That fucking Warlock. She did this to you. Bitch must have dotted or cocked you, you're not sure which. Whatever the case, she has to pay.

You're tempted to inform the Silver Hand and get her ran outta town by a team of max level Paladins, but as you pause to think you realize this is exactly the sort of thing they chose you to deal with. If you can't even handle an Alliance Warlock, what use will you be against the undead menace? No, you can't look to the authorities for help. To do so would be admitting defeat. And to be a Paladin is to never admit defeat.

You stand up and adjust your cape. You roll your shoulders and pound a loose pauldron back into place. There's nothing for it. You'll need to look for a group.

You head over to the Trade District, thinking of who to recruit. You'll certainly want someone there to dispel any curses the Warlock puts on you.

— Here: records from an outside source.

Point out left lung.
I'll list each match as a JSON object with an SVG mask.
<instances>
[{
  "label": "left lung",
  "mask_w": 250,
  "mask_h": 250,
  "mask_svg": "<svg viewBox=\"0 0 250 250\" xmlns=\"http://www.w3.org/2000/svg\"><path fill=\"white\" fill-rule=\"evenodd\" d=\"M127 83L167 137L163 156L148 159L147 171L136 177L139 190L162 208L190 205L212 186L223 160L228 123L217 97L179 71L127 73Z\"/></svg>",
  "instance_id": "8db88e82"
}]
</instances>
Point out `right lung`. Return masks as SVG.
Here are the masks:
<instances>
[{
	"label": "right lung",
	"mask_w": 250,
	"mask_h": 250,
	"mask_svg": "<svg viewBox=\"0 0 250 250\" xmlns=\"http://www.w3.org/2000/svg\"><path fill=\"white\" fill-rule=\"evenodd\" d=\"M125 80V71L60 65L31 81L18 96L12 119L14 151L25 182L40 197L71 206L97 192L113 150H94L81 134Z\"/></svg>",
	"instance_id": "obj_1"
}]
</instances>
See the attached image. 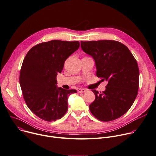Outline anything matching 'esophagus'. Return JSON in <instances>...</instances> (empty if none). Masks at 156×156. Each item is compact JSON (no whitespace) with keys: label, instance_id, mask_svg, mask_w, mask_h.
Listing matches in <instances>:
<instances>
[{"label":"esophagus","instance_id":"obj_1","mask_svg":"<svg viewBox=\"0 0 156 156\" xmlns=\"http://www.w3.org/2000/svg\"><path fill=\"white\" fill-rule=\"evenodd\" d=\"M77 91L79 93H85L87 91V90L84 88H78Z\"/></svg>","mask_w":156,"mask_h":156}]
</instances>
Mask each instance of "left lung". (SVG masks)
<instances>
[{
	"label": "left lung",
	"instance_id": "left-lung-1",
	"mask_svg": "<svg viewBox=\"0 0 156 156\" xmlns=\"http://www.w3.org/2000/svg\"><path fill=\"white\" fill-rule=\"evenodd\" d=\"M81 47L94 60L96 76L108 82L102 93L91 90L95 100L90 105L91 112L102 121L119 118L129 109L138 93L137 61L128 48L115 40L81 41Z\"/></svg>",
	"mask_w": 156,
	"mask_h": 156
}]
</instances>
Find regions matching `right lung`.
<instances>
[{"mask_svg": "<svg viewBox=\"0 0 156 156\" xmlns=\"http://www.w3.org/2000/svg\"><path fill=\"white\" fill-rule=\"evenodd\" d=\"M80 47V42L54 40L32 47L23 60L20 85L31 111L46 121L62 118L68 110V98L76 90L57 87L56 75L64 63Z\"/></svg>", "mask_w": 156, "mask_h": 156, "instance_id": "right-lung-1", "label": "right lung"}]
</instances>
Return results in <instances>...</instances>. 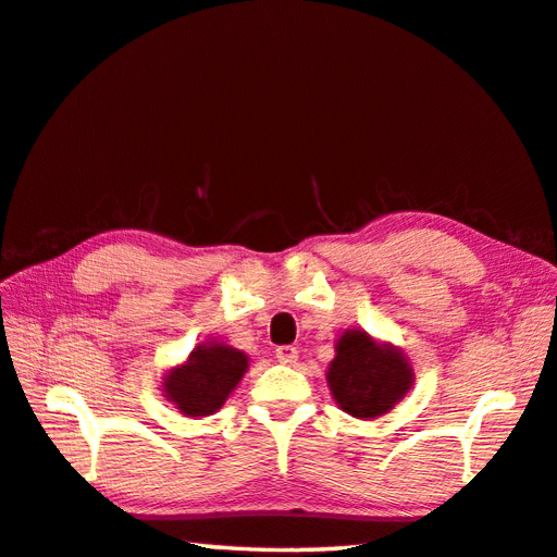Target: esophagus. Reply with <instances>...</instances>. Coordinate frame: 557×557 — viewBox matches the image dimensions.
Wrapping results in <instances>:
<instances>
[{
    "instance_id": "obj_1",
    "label": "esophagus",
    "mask_w": 557,
    "mask_h": 557,
    "mask_svg": "<svg viewBox=\"0 0 557 557\" xmlns=\"http://www.w3.org/2000/svg\"><path fill=\"white\" fill-rule=\"evenodd\" d=\"M276 358H278V362H283V366H295V360H298V348H295V346H278Z\"/></svg>"
}]
</instances>
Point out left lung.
<instances>
[{
	"label": "left lung",
	"instance_id": "left-lung-1",
	"mask_svg": "<svg viewBox=\"0 0 557 557\" xmlns=\"http://www.w3.org/2000/svg\"><path fill=\"white\" fill-rule=\"evenodd\" d=\"M336 356L326 368V387L348 416L370 421L389 413L411 392V360L394 344L377 342L362 329H346L336 338Z\"/></svg>",
	"mask_w": 557,
	"mask_h": 557
}]
</instances>
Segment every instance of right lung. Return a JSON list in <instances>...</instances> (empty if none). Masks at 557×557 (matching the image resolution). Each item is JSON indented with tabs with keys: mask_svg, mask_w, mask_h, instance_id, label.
<instances>
[{
	"mask_svg": "<svg viewBox=\"0 0 557 557\" xmlns=\"http://www.w3.org/2000/svg\"><path fill=\"white\" fill-rule=\"evenodd\" d=\"M249 368V358L225 342H203L163 374L165 399L187 418H203L228 401Z\"/></svg>",
	"mask_w": 557,
	"mask_h": 557,
	"instance_id": "right-lung-1",
	"label": "right lung"
}]
</instances>
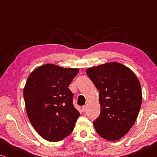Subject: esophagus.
Instances as JSON below:
<instances>
[{
  "mask_svg": "<svg viewBox=\"0 0 157 157\" xmlns=\"http://www.w3.org/2000/svg\"><path fill=\"white\" fill-rule=\"evenodd\" d=\"M86 109H87L86 106H82V110H83V112H86V110H87Z\"/></svg>",
  "mask_w": 157,
  "mask_h": 157,
  "instance_id": "obj_1",
  "label": "esophagus"
}]
</instances>
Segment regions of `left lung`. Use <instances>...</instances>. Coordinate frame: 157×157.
Wrapping results in <instances>:
<instances>
[{"instance_id": "obj_1", "label": "left lung", "mask_w": 157, "mask_h": 157, "mask_svg": "<svg viewBox=\"0 0 157 157\" xmlns=\"http://www.w3.org/2000/svg\"><path fill=\"white\" fill-rule=\"evenodd\" d=\"M86 74L99 91L101 113L94 128L102 138L119 140L138 117L142 102L140 82L130 68L117 62L89 68Z\"/></svg>"}]
</instances>
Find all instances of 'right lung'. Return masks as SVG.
Wrapping results in <instances>:
<instances>
[{
  "mask_svg": "<svg viewBox=\"0 0 157 157\" xmlns=\"http://www.w3.org/2000/svg\"><path fill=\"white\" fill-rule=\"evenodd\" d=\"M78 71L48 63L36 68L27 79L23 96L28 117L47 141H61L74 130L80 113L68 86Z\"/></svg>",
  "mask_w": 157,
  "mask_h": 157,
  "instance_id": "add662e5",
  "label": "right lung"
}]
</instances>
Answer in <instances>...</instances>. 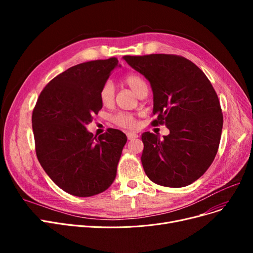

You're not entirely sure how you're going to play the whole firearm thing yet, but you figure it will give you a bit more mobility than is natural to your combat class. The idea of unloading a barrel full of lead into someone's face from melee range has a certain undeniable appeal, but to fight close and dirty you'd really prefer to have some heavier protection than a two-handed gun can provide. You wonder if maybe you could find someone to modify your Hole Puncher to double as a shield.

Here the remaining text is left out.